▸ **Passage to read**:
--

Historic: Texas’ First Citizens’ Smog Monitor Begins Operation in Wise County 

After a few technological hiccups, the state’s first permanent smog monitor built and operated by a citizens’ group is up and running in rural Southeast Wise County. And by the looks of this summer’s ozone season, just in the nick of time.

Conceived, designed, and supervised entirely by environmental scientist and UNT doctoral candidate Kari Northeim on behalf of Downwinders, the Atlas Monitoring Station is a first-of-its-kind adaptation of smaller, less expensive technology to perform the job of monitors many times its size and cost. It instantly becomes a huge milestone in our efforts to build a better system of air quality monitoring in North Texas.

The Atlas Station is a product of Downwinders’ Wise County Ozone Project, financed by a grant from Patagonia and an EarthTank prize won by Downwinders at EarthDay Texas in 2016. It’s objective is to collect continuous readings of Ozone, otherwise known as smog, in Wise County –  until this week the only one of ten DFW “non-attainment” counties with no ozone monitors.

--

▸ **Data shown**:
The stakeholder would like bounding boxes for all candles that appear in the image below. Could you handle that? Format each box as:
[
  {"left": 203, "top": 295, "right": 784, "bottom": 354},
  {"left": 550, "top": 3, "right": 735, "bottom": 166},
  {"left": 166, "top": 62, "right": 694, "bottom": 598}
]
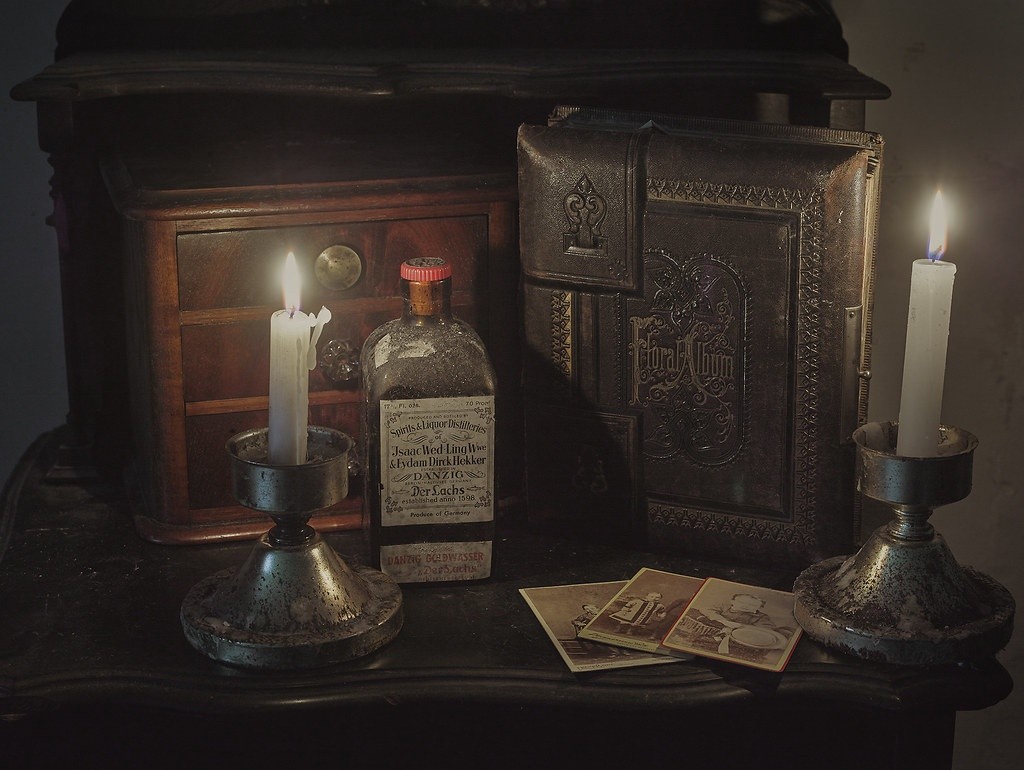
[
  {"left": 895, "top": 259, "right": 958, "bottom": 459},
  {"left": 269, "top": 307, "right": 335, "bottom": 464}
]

--

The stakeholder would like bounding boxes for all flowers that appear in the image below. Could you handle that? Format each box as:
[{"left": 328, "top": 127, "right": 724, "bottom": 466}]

--

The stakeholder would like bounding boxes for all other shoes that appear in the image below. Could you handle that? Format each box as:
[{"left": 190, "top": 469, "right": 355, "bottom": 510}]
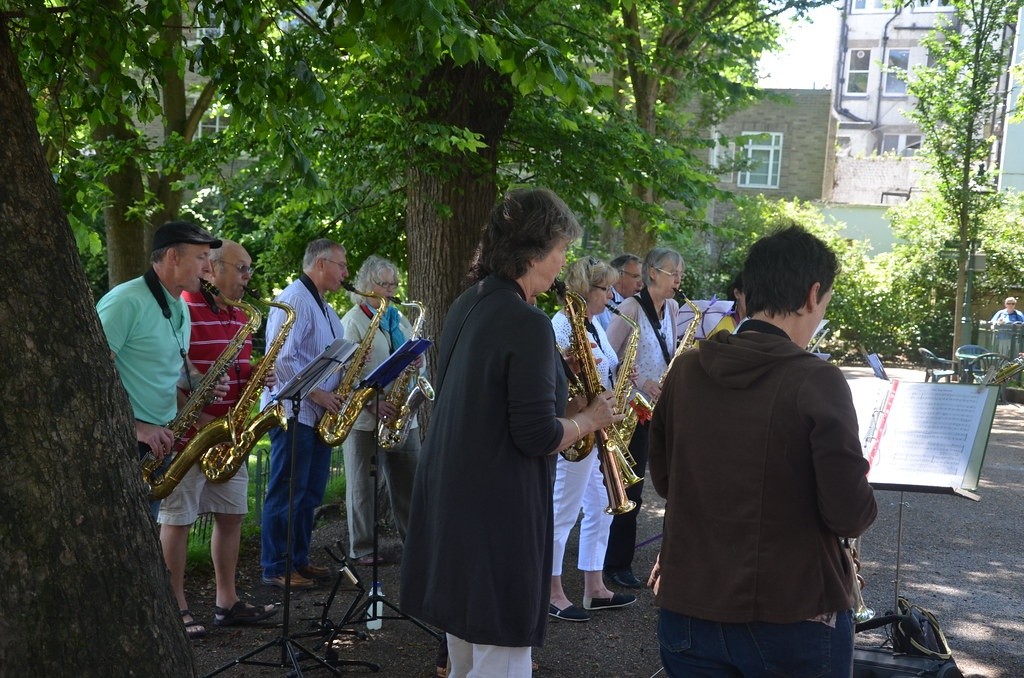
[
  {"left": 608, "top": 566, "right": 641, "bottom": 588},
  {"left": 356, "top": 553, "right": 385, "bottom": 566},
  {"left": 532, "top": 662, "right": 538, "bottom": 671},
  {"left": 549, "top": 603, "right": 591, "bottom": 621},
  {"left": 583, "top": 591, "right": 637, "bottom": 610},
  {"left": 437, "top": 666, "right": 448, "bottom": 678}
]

--

Can you reproduce the article above about the Wise County smog monitor, word for word from start to finish?

▸ **Task response**:
Historic: Texas’ First Citizens’ Smog Monitor Begins Operation in Wise County 

After a few technological hiccups, the state’s first permanent smog monitor built and operated by a citizens’ group is up and running in rural Southeast Wise County. And by the looks of this summer’s ozone season, just in the nick of time.

Conceived, designed, and supervised entirely by environmental scientist and UNT doctoral candidate Kari Northeim on behalf of Downwinders, the Atlas Monitoring Station is a first-of-its-kind adaptation of smaller, less expensive technology to perform the job of monitors many times its size and cost. It instantly becomes a huge milestone in our efforts to build a better system of air quality monitoring in North Texas.

The Atlas Station is a product of Downwinders’ Wise County Ozone Project, financed by a grant from Patagonia and an EarthTank prize won by Downwinders at EarthDay Texas in 2016. It’s objective is to collect continuous readings of Ozone, otherwise known as smog, in Wise County –  until this week the only one of ten DFW “non-attainment” counties with no ozone monitors.